### INSTRUCTION 1
Can you repeat the rows below verbatim, starting at the line with "Amongst the choices" and continuing through the final line of the rows, both included, while leaving the pictures out?

Fix linters where strange comments produce garbled metadata (#2897)

MichaelChirico · web-flow · commit 38db1acd5460 · 2025-07-26T12:31:34.000-07:00
* Improve robustness to comments

* need strip_comments_from_subtree

* fix linter logic producing garbled metadata

* also need the new NAMESPACE entry
diff --git a/NAMESPACE b/NAMESPACE
@@ -196,4 +196,5 @@ importFrom(xml2,xml_find_first)
 importFrom(xml2,xml_find_lgl)
 importFrom(xml2,xml_find_num)
 importFrom(xml2,xml_name)
+importFrom(xml2,xml_parent)
 importFrom(xml2,xml_text)
diff --git a/R/comparison_negation_linter.R b/R/comparison_negation_linter.R
@@ -65,13 +65,13 @@ comparison_negation_linter <- function() {
 
     bad_expr <- xml_find_all(xml, xpath)
 
-    comparator_node <- xml_find_first(bad_expr, "expr/expr/*[2]")
+    comparator_node <- xml_find_first(bad_expr, "expr/expr/*[not(self::COMMENT)][2]")
     comparator_name <- xml_name(comparator_node)
 
     # "typical" case is assumed to be !(x == y), so try that first, and back
     #   up to the less nested case. there may be a cleaner way to do this...
     unnested <- !comparator_name %in% names(comparator_inverses)
-    comparator_node[unnested] <- xml_find_first(bad_expr[unnested], "expr/*[2]")

### INSTRUCTION 2
Can you reproduce the commit text above word for word, from "importFrom(xml2,xml_find_lgl)" to "comparator_name <- xml_name(comparator_node)"?

Dataset excerpt:

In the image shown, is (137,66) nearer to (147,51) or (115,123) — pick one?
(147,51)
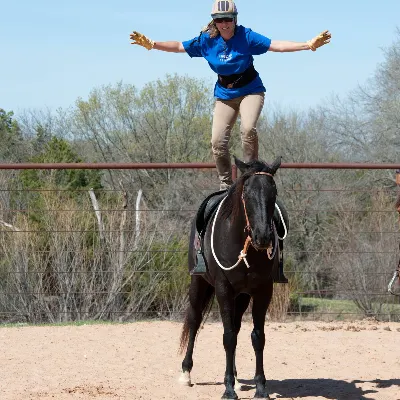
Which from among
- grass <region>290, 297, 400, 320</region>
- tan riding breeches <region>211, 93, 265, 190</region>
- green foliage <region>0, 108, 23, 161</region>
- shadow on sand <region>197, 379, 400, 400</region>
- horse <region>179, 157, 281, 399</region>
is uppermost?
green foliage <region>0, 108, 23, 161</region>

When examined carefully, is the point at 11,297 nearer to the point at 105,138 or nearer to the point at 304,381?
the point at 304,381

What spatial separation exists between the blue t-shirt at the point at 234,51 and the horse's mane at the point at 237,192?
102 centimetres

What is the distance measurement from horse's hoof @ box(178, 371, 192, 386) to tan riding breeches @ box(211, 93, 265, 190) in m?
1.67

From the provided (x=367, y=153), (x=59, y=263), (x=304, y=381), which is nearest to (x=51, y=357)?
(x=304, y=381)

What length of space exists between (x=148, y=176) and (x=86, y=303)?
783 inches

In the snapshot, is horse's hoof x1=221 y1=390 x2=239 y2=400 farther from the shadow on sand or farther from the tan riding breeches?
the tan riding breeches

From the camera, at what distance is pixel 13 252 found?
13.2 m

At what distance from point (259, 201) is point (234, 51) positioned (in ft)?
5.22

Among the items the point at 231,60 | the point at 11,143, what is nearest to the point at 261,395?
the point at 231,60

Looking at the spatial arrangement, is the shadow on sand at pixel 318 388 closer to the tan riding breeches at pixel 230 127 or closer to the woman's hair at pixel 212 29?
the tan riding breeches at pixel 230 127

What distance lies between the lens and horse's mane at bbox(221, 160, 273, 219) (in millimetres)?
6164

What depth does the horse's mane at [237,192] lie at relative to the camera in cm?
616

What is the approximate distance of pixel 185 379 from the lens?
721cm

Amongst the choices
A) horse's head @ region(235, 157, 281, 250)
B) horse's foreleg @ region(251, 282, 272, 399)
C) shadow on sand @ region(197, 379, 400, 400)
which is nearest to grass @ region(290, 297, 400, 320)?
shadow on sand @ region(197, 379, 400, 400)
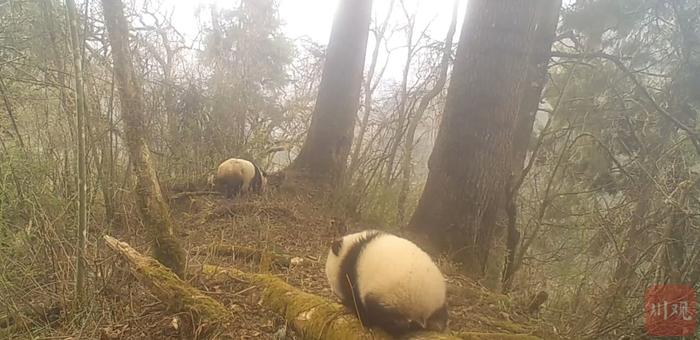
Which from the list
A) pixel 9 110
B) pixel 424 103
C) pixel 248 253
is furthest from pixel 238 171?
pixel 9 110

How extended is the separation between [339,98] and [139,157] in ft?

### ANSWER 1
Amongst the choices
A) horse's head @ region(235, 157, 281, 250)
B) horse's foreleg @ region(251, 282, 272, 399)
C) shadow on sand @ region(197, 379, 400, 400)
which is nearest to grass @ region(290, 297, 400, 320)?
shadow on sand @ region(197, 379, 400, 400)
Which from the list
A) pixel 9 110
B) pixel 424 103
C) pixel 248 253
is furthest from pixel 238 171?
pixel 9 110

How extended is the separation between [339,98] and [139,157] in ft?

### ANSWER 2
importFrom(xml2,xml_find_lgl)
 importFrom(xml2,xml_find_num)
 importFrom(xml2,xml_name)
+importFrom(xml2,xml_parent)
 importFrom(xml2,xml_text)
diff --git a/R/comparison_negation_linter.R b/R/comparison_negation_linter.R
@@ -65,13 +65,13 @@ comparison_negation_linter <- function() {
 
     bad_expr <- xml_find_all(xml, xpath)
 
-    comparator_node <- xml_find_first(bad_expr, "expr/expr/*[2]")
+    comparator_node <- xml_find_first(bad_expr, "expr/expr/*[not(self::COMMENT)][2]")
     comparator_name <- xml_name(comparator_node)